### [Estratto del documento]
◆ ◆ ◆

Alcuni articoli della stampa specializzata avevano attirato
l’attenzione di un pubblico sempre maggiore determinando da un lato un
aumento di addetti all’estrazione e dall’altro un aumento degli esercizi
che lo accettavano come mezzo di pagamento. Il valore, di conseguenza,
registrava incrementi giungendo, nell’ottobre del 2013, a valere circa
200 dollari.
È nel corso del 2013, per l’appunto, che il Bitcoin esce dalla
nicchia di “nuance tecnologica di geek e nerd tecnolibertari o di coloro
che quando vedono qualcosa Apple hanno un’eccitazione superiore alla
media degli individui”, per divenire strumento di investimento
speculativo.(…)
Con l’aumento della difficoltà di generazione delle “stringhe” –
insita, come detto, nell’architettura stessa dell’algoritmo – il
processo era divenuto più oneroso per i singoli utenti a patto di non
“upgradare” di continuo l’hardware. Erano, così, sorte società con siti
specializzati nel “segmentare” la rete in unità più piccole chiamate
“pool” ove gruppi specifici di utenti potessero cooperare e divedersi le
monete generate.
I “pool” attuavano una cooperazione ristretta all’interno della più
generale cooperazione della rete complessiva, consentendo anche a utenti
con hardware non eccessivamente dimensionati di poter ricevere, in un
tempo minore, la moneta estratta grazie alla potenza computazionale
dell’intero pool al quale avevano aderito.

◆ ◆ ◆

(Record di annotazione per il rilevamento)
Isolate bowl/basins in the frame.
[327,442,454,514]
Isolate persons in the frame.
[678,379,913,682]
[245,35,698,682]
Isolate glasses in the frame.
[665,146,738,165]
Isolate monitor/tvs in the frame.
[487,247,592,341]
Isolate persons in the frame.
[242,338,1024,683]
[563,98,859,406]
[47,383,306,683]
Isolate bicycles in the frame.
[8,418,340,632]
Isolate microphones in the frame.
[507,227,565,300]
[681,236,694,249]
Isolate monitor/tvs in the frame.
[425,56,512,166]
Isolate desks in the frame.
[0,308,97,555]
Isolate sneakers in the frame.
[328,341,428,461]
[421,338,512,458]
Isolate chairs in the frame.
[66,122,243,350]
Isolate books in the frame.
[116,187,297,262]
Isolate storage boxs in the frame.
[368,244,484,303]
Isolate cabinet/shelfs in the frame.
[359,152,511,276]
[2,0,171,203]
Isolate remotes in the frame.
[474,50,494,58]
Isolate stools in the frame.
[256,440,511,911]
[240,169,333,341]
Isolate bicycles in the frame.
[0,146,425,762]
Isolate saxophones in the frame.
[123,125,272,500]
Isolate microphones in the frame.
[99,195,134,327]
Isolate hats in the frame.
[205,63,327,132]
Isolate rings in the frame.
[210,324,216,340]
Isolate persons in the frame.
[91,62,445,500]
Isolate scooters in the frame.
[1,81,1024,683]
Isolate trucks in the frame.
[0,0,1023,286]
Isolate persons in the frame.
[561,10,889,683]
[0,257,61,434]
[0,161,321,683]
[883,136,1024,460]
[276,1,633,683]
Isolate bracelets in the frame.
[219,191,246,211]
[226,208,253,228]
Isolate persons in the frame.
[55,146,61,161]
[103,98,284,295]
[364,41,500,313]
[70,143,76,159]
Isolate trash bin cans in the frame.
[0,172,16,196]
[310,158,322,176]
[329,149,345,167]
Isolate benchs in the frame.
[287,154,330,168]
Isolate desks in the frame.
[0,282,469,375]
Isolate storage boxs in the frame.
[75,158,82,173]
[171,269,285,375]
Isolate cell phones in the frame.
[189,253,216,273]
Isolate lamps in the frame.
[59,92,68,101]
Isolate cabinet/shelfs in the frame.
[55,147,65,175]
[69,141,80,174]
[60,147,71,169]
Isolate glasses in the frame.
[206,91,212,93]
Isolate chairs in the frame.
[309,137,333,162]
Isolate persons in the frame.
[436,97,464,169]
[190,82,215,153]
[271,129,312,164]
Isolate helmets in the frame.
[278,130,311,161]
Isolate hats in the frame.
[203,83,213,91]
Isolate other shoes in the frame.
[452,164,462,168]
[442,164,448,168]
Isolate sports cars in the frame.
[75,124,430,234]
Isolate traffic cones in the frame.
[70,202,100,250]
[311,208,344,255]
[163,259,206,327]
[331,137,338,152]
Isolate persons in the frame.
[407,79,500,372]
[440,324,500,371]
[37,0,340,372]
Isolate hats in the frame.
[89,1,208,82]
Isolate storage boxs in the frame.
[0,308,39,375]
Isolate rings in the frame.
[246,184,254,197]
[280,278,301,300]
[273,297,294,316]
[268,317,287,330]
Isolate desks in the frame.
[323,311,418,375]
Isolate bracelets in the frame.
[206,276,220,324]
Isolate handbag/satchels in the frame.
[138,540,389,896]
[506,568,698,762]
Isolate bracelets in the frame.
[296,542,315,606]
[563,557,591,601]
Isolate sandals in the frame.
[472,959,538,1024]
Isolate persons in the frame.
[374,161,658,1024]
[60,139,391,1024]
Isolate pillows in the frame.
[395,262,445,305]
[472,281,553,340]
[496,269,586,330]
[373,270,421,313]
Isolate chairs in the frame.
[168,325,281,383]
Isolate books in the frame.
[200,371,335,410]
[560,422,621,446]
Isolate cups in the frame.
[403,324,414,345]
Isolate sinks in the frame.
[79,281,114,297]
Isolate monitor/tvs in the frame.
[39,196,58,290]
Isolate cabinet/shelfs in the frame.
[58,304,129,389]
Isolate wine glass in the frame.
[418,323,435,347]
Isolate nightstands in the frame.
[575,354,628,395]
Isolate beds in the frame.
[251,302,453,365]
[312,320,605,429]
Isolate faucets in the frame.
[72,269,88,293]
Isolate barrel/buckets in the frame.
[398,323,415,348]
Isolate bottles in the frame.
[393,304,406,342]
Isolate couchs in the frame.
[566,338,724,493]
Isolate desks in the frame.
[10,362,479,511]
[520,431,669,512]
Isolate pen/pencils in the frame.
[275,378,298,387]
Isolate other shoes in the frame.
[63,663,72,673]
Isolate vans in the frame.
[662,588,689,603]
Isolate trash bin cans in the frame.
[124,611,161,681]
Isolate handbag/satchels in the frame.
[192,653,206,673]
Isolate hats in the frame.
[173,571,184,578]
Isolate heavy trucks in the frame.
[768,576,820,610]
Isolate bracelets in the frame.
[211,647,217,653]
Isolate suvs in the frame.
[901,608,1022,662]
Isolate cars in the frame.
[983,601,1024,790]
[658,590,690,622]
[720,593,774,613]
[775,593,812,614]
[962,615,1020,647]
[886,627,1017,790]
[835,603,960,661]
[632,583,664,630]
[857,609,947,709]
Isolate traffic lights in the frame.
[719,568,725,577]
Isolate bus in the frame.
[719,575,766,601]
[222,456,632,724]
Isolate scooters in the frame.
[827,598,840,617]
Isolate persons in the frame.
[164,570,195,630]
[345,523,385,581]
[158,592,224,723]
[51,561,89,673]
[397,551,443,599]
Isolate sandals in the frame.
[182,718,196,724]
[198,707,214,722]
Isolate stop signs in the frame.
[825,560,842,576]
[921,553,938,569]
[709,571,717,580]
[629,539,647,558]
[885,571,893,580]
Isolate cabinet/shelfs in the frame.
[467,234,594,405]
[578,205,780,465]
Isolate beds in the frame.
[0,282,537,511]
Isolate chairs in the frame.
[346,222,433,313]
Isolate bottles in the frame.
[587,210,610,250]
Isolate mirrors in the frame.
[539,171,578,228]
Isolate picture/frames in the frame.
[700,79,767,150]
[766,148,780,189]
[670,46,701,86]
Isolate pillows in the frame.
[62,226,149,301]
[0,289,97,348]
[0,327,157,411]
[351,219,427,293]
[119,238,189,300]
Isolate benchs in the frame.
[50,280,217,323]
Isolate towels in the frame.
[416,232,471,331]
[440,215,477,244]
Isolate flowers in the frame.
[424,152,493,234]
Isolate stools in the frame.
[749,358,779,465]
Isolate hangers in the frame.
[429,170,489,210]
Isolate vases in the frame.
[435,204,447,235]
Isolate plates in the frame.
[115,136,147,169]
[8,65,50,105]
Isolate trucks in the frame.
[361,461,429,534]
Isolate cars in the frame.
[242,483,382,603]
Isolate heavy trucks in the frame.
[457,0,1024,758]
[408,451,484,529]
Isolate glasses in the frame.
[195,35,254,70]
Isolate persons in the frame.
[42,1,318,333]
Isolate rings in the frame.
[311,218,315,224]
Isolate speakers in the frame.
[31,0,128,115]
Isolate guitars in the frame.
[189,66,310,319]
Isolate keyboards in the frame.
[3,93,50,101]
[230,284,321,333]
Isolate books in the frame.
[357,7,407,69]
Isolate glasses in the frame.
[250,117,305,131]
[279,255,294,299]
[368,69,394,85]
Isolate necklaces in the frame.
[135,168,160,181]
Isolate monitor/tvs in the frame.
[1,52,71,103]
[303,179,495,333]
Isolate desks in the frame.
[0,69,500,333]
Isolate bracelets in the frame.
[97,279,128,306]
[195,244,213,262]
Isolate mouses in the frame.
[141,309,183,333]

◆ ◆ ◆

### [Consegna]
Trascrivi per intero il brano sul Bitcoin, senza cambiare nulla. Il materiale arriva da un'altra fonte.

### [Risultato]
Alcuni articoli della stampa specializzata avevano attirato
l’attenzione di un pubblico sempre maggiore determinando da un lato un
aumento di addetti all’estrazione e dall’altro un aumento degli esercizi
che lo accettavano come mezzo di pagamento. Il valore, di conseguenza,
registrava incrementi giungendo, nell’ottobre del 2013, a valere circa
200 dollari.
È nel corso del 2013, per l’appunto, che il Bitcoin esce dalla
nicchia di “nuance tecnologica di geek e nerd tecnolibertari o di coloro
che quando vedono qualcosa Apple hanno un’eccitazione superiore alla
media degli individui”, per divenire strumento di investimento
speculativo.(…)
Con l’aumento della difficoltà di generazione delle “stringhe” –
insita, come detto, nell’architettura stessa dell’algoritmo – il
processo era divenuto più oneroso per i singoli utenti a patto di non
“upgradare” di continuo l’hardware. Erano, così, sorte società con siti
specializzati nel “segmentare” la rete in unità più piccole chiamate
“pool” ove gruppi specifici di utenti potessero cooperare e divedersi le
monete generate.
I “pool” attuavano una cooperazione ristretta all’interno della più
generale cooperazione della rete complessiva, consentendo anche a utenti
con hardware non eccessivamente dimensionati di poter ricevere, in un
tempo minore, la moneta estratta grazie alla potenza computazionale
dell’intero pool al quale avevano aderito.